Famous People, Famous Places

Contents

Host

William G. Stewart

Co-hosts

Voiceover: Not known

Broadcast

Regent Productions for Thames (regional), 7 to 17 December 1992 (8 episodes in 1 series)

Synopsis

Only eight shows where made of this, presumably as a pilot fortnight for a full series that was never commissioned. Indeed, by the time the series finished, Thames Television only had a fortnight left on air. The programme was made by Regent Productions of Fifteen-to-One fame with a very similar set, podia, contestants and identical host.

Everyone started with 100 points, and questions had the value of 5, 3 and 1 as more information was given by William G. Round One saw each of the five players get a chance at two questions in turn. As soon as an opponent thought they knew the answer, they could press a silent buzzer and register at 5, 3 or 1 point. Registrations came up at the top of the screen in order. If the contestant failed to answer at any level the opportunity to score passed to the registered contestants in turn. Wrong answers at any level throughout the game saw a deduction of the same value of points.

All further rounds, including the second half pick-a-category board and picture board, gave the correctly-answering contestant the opportunity to remove the same number of points as they had scored from a rival. Thus a 5-point answer would gain 10 points overall. The 5-point question usually involved identifying someone (or, occasionally, somewhere) from the photograph only. This was either a chance to pick on a high-scoring rival, or to tread on someone already with lower points. The latter was useful because, before the commercial break, the lowest scoring contestant in each of two consecutive rounds was eliminated from the show.

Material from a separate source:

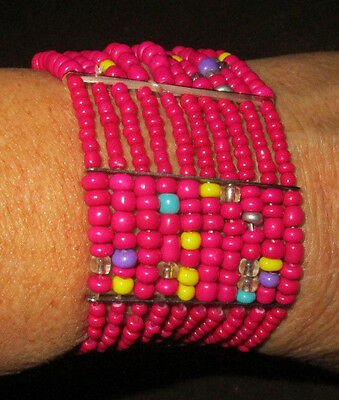Pink with Multi-Color Accent Bead Stretch Cuff Bracelet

Simple fun to watch, but, at times, as ruthless in play as Fifteen-to-One. Needless to say Eggheads member Kevin Ashman won his edition with some ease!

Trivia

There were no prizes, just the honour of winning each individual game.

The "..." at the end of the title was supposed to indicate that things other than people and places could appear on the show, although they rarely strayed from that principle.